Verb
Plain form (yanzu) |
3rd-person singular (ana cikin yi) |
Past tense (ya wuce) |
Past participle (ya wuce) |
Present participle (ana cikin yi) |
- The past tense and past participle of strike. <> a buge, bugi, mari.
- And his wife approached with a cry [ of alarm ] and struck her face and said, "[I am] a barren old woman!" <> Sai matarsa ta fuskanta cikin ƙyallõwa, har ta mari fuskarta kuma ta ce: "Tsõhuwa bakarãriya (zã ta haihu)!" = Sai matarsa ta yi mamaki. Tana kallon takureren fuskarta: ta ce, "Ni tsohuwa ce bakarariya." --Qur'an 51:29
- When an idea (or lighting) strikes you, it occurs to you suddenly or with force. <> tunanin abu nan da nan. faɗowar abu.
- "they struck up a friendship" <> "àbṑtā tā ƙùllu tsàkāninsù"
Usage Notes
Most of the time the past participle of “strike” is “struck.” The exceptions are that you can be stricken with guilt, a misfortune, a wound or a disease; and a passage in a document can be stricken out. The rest of the time, stick with “struck.” This rule does not seem to be authoritative. The past participle is stricken.
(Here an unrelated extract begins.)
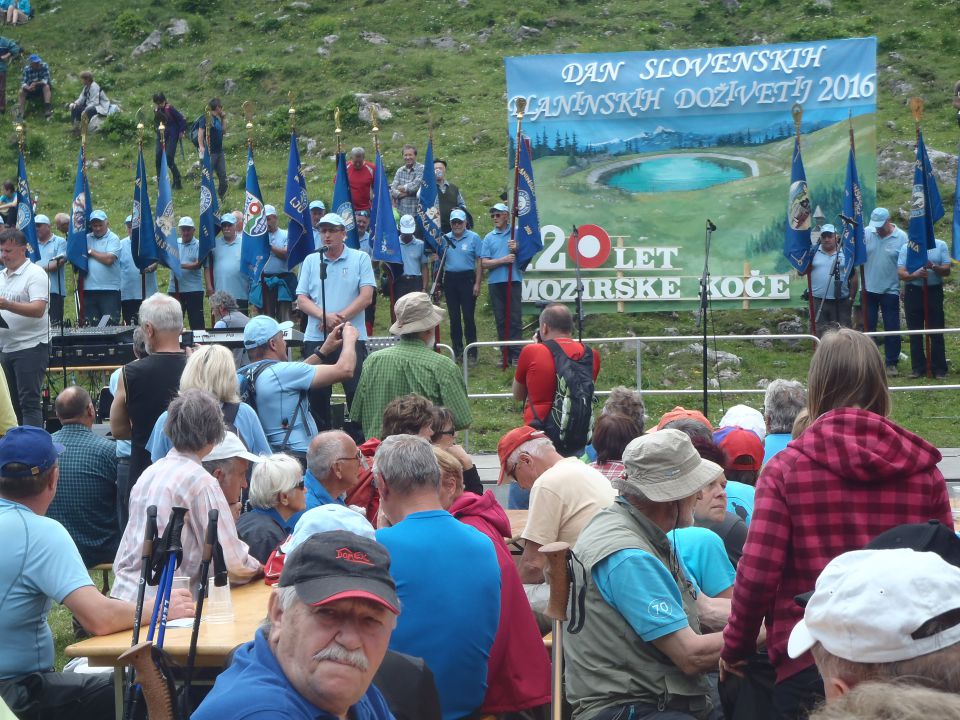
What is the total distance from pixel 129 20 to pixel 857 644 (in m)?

When dealing with the verb "to strike" in a labour union context, the use of the past participle "struck" sounds awkward at best, and is confusing. If you write "the union struck three times since the 1970s" the reader is left to wonder "struck what?- a deal? or something else?". In such situations the use of one of the following locutions is most often used: "went on strike", "took strike action" to express the simple past.